PROBLEM DETAILS: According to the text on the stock scream, which 1953 Warner film gave the scream its current name?

TEXT UNDER STUDY:
The Stock Scream Hidden in 400 Movies

Six anonymous yells recorded for a 1951 Western became Hollywood's longest-running inside joke.

In a Warner Bros. sound stage in 1951, an uncredited actor recorded six takes of a man being shot and falling. The session label read "man being eaten by alligator," intended for the Gary Cooper Western Distant Drums. One of those takes ended up in the studio's stock effects library, where it sat for two decades doing routine work in B-pictures.

The scream got its current name from a single shot in The Charge at Feather River, a 1953 Warner film in which a character named Private Wilhelm takes an arrow to the leg and lets out the cry. By the 1970s a USC sound-design student named Ben Burtt had noticed the same yell turning up in old films, dug it out of the Warner library, and started slipping it into his own work — first into Star Wars, where a stormtrooper falls into the Death Star chasm in 1977.

Burtt and his colleagues at Lucasfilm and Pixar made a sport of it. The Wilhelm now appears in every Star Wars and Indiana Jones movie, the Lord of the Rings trilogy, every Pixar feature through Toy Story 3, Reservoir Dogs, Anchorman, Aladdin, and well past 400 films and television shows by recent counts. Sound editors who use it are signaling, with one cue, that they were trained in the Burtt lineage.

The identity of the man who did the original recording is still not certain. The best guess from researchers and from Burtt himself is the singing cowboy Sheb Wooley, who happened to be on the Distant Drums dubbing schedule that day in 1951 — the same Sheb Wooley who would later record "The Purple People Eater."

LISTED ENTRIES:
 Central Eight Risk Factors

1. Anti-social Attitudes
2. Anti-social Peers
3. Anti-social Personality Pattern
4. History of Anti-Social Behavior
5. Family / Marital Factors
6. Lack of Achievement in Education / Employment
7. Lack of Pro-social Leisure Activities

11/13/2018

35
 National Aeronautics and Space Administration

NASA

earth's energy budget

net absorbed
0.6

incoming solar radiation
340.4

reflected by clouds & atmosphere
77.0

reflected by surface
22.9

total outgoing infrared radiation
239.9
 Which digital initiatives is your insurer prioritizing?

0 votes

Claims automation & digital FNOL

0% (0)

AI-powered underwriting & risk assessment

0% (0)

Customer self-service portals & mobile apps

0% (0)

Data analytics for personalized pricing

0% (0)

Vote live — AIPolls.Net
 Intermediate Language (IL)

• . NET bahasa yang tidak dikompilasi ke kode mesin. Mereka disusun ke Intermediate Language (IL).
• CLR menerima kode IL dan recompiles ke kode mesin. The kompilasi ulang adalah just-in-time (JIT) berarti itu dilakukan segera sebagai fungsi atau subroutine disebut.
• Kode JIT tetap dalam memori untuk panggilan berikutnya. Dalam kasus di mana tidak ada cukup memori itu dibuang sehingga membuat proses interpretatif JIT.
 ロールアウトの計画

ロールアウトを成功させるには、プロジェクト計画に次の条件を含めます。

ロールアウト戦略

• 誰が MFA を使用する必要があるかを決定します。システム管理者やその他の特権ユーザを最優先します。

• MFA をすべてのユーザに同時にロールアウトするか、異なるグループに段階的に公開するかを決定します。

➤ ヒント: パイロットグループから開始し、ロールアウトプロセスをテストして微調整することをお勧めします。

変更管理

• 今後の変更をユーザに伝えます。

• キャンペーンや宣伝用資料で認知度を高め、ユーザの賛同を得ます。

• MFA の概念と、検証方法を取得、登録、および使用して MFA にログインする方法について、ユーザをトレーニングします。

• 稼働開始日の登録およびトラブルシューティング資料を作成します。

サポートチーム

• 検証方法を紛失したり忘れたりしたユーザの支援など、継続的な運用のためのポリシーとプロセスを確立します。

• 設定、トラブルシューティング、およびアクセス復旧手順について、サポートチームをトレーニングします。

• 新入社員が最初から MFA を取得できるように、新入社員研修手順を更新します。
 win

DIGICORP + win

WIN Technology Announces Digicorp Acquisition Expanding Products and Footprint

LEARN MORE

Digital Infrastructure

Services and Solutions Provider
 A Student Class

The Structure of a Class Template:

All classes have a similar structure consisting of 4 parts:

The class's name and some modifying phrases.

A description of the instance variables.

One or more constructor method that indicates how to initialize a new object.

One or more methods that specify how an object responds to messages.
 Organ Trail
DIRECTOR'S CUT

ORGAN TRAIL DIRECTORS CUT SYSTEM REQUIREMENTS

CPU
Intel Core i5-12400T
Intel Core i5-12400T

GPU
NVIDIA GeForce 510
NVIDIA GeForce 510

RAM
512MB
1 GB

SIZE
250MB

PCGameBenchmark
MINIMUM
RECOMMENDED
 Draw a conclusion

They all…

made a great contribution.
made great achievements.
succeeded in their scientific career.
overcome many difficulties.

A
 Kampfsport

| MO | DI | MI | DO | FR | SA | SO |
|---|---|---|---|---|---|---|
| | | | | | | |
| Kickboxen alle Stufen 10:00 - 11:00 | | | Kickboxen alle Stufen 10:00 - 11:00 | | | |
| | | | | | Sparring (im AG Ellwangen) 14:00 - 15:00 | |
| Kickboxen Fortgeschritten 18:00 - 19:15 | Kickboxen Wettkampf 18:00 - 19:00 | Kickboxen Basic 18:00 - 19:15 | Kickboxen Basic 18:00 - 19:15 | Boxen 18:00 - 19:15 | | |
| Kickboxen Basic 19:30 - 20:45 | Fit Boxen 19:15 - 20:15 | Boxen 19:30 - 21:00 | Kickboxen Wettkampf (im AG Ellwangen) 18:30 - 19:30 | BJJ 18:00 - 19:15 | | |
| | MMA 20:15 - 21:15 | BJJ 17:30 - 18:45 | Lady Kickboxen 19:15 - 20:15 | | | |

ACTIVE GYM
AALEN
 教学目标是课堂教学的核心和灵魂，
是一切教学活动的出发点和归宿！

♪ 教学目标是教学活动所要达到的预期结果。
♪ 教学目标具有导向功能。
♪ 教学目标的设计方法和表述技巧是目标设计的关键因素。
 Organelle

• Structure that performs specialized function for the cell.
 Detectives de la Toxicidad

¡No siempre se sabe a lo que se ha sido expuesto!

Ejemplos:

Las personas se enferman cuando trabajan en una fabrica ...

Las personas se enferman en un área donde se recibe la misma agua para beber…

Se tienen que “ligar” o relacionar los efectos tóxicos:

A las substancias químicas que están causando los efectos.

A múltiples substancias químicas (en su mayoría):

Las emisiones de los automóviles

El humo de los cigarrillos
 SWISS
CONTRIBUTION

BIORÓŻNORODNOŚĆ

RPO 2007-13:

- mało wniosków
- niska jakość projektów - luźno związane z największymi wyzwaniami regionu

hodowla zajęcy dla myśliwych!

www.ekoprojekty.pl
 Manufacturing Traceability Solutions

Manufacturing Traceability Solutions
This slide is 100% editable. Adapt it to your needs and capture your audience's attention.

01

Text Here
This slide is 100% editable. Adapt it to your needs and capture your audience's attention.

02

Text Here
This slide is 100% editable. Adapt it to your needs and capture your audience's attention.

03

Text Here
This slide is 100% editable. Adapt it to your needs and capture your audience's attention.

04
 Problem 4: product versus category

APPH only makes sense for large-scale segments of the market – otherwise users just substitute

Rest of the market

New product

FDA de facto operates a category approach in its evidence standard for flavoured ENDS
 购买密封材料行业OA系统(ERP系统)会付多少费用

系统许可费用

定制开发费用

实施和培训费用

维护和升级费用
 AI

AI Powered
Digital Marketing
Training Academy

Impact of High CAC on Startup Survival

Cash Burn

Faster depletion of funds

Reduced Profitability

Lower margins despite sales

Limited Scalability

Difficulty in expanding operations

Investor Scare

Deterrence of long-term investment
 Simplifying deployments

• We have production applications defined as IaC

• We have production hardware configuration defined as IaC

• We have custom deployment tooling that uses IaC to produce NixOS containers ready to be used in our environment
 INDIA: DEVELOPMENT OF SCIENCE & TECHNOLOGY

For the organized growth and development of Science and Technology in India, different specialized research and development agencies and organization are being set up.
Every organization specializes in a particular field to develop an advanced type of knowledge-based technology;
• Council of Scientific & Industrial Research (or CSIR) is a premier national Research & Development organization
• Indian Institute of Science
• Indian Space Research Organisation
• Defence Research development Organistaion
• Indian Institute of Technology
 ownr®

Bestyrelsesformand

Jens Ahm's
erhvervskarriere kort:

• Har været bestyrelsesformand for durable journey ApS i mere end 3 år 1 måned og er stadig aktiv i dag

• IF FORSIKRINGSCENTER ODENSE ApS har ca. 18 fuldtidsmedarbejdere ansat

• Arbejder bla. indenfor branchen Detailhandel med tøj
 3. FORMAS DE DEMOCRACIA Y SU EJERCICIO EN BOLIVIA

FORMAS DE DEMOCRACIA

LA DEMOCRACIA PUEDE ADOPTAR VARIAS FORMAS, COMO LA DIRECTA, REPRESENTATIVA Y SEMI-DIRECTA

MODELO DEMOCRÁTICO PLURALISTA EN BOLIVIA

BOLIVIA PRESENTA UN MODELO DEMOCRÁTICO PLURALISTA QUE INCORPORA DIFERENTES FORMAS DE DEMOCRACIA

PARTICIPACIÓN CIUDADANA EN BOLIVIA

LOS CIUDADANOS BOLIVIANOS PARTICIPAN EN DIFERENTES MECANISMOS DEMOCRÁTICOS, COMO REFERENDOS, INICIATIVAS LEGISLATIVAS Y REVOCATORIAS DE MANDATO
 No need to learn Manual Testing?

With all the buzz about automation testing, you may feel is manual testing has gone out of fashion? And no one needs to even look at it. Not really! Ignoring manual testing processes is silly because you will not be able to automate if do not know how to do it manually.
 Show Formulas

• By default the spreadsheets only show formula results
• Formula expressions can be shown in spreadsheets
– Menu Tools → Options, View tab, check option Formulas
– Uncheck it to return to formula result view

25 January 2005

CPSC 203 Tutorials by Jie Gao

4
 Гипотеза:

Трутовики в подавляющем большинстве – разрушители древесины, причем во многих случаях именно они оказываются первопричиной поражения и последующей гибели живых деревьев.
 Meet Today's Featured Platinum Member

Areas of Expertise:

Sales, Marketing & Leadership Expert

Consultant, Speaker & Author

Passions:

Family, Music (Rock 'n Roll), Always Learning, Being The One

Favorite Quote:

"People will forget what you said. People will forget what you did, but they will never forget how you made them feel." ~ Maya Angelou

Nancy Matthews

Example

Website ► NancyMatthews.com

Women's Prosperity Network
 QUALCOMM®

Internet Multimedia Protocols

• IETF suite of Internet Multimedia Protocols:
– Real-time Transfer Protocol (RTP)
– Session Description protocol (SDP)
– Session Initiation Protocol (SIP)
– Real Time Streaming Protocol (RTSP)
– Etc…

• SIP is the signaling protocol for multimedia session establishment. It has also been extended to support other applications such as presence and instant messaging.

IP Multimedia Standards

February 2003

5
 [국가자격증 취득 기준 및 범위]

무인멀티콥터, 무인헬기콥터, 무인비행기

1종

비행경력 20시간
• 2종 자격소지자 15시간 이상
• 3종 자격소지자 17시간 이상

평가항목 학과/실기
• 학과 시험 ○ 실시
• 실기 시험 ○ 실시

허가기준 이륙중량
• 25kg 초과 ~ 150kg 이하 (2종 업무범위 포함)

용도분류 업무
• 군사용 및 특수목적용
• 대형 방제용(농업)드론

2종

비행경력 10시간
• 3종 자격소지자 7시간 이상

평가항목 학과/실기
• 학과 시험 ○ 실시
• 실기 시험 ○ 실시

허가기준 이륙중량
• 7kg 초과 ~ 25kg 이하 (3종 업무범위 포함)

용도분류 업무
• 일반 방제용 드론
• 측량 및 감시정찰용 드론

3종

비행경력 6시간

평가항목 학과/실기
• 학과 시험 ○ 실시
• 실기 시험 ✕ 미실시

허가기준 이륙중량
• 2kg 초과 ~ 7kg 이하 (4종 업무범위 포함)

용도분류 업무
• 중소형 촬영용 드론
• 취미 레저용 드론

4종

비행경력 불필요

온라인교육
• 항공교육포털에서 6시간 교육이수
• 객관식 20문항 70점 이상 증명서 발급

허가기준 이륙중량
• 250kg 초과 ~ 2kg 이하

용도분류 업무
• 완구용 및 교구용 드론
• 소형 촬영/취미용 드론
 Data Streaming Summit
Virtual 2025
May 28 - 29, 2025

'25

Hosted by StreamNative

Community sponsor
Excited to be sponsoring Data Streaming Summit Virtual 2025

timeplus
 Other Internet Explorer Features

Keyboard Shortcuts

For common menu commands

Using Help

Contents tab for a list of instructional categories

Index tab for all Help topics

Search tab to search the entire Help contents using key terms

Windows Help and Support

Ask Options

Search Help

EXERCISE OUTPUT: The Charge at Feather River